**Dataset extract**
[start]

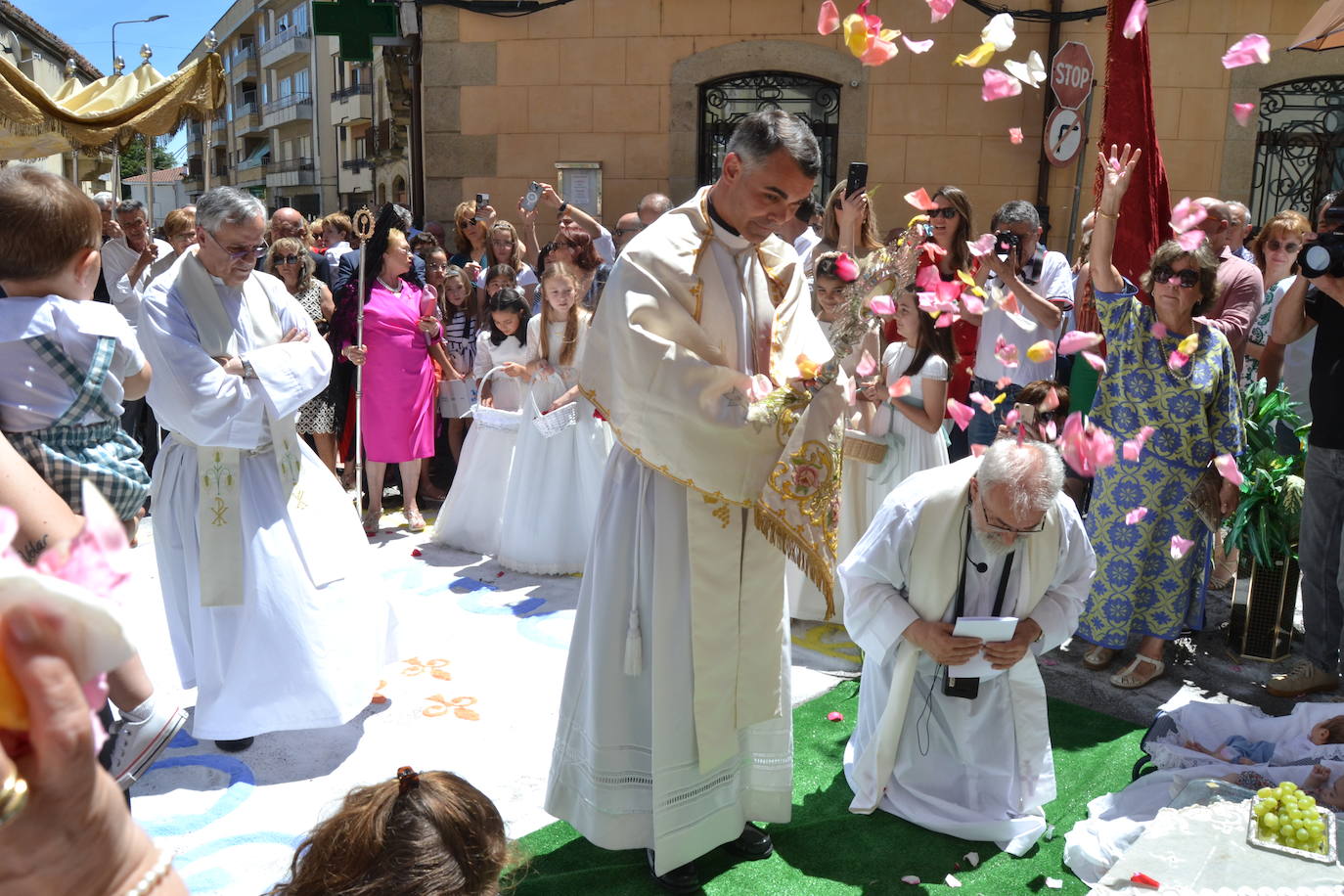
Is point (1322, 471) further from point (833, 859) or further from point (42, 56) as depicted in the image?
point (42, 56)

[end]
[start]

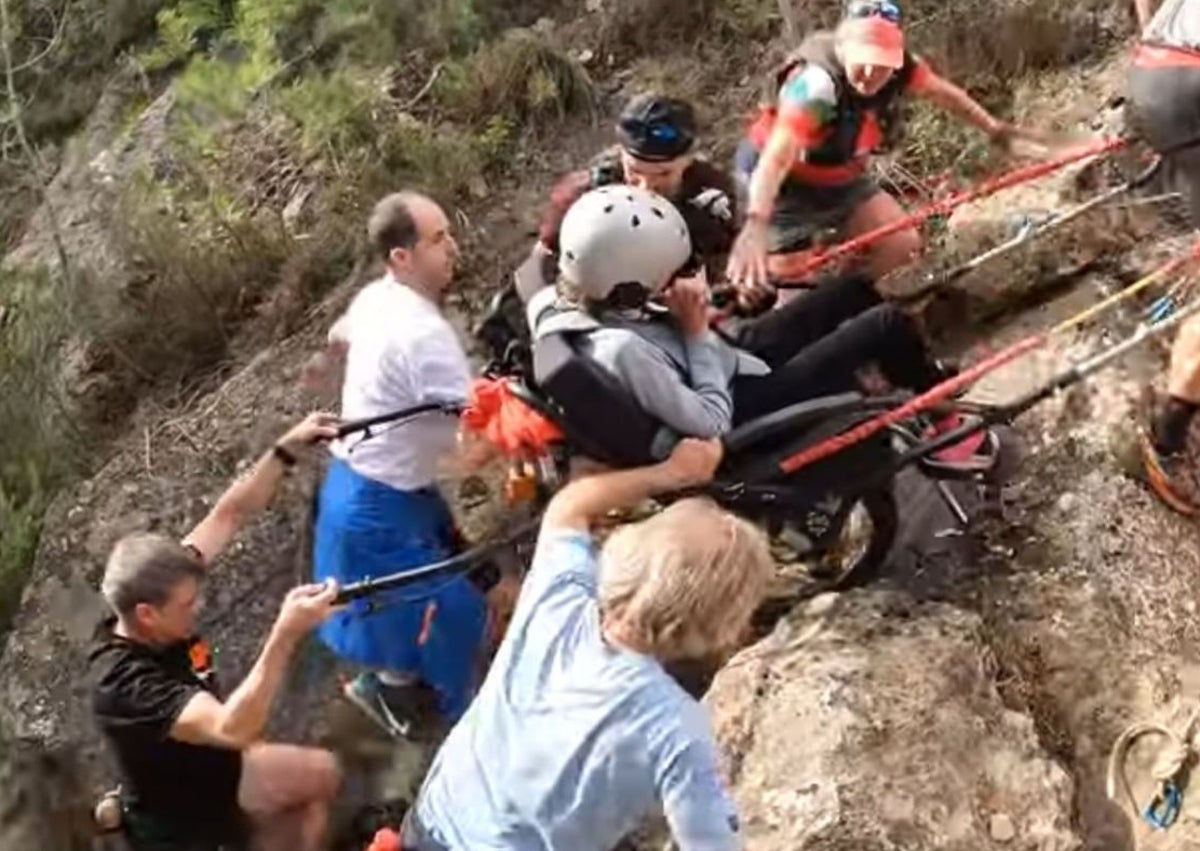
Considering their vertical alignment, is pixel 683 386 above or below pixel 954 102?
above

[end]
[start]

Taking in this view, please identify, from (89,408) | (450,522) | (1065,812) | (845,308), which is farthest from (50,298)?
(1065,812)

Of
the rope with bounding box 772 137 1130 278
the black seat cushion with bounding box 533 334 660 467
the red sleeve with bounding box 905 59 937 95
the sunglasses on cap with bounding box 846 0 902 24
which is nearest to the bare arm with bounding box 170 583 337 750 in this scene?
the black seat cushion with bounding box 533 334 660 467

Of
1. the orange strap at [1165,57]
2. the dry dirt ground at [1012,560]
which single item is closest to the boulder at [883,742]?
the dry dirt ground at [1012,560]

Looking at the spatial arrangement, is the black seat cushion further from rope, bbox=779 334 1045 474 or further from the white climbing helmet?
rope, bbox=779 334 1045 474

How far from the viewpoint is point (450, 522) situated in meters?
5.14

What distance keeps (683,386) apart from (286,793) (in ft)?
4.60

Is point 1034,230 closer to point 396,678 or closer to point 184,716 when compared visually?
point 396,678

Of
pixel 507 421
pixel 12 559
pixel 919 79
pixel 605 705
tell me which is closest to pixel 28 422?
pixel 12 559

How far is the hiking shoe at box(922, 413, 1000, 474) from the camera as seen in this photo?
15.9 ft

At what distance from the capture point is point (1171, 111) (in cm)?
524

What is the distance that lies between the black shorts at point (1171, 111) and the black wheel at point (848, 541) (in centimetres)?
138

[end]

**What you need to do**
List every line of the material above that contains the string "further". Matching is case-sensitive.

**Reply**
Is point (1322, 471) further from point (833, 859) or further from point (42, 56) as depicted in the image?
Looking at the spatial arrangement, is the black seat cushion further from rope, bbox=779 334 1045 474 or further from the white climbing helmet?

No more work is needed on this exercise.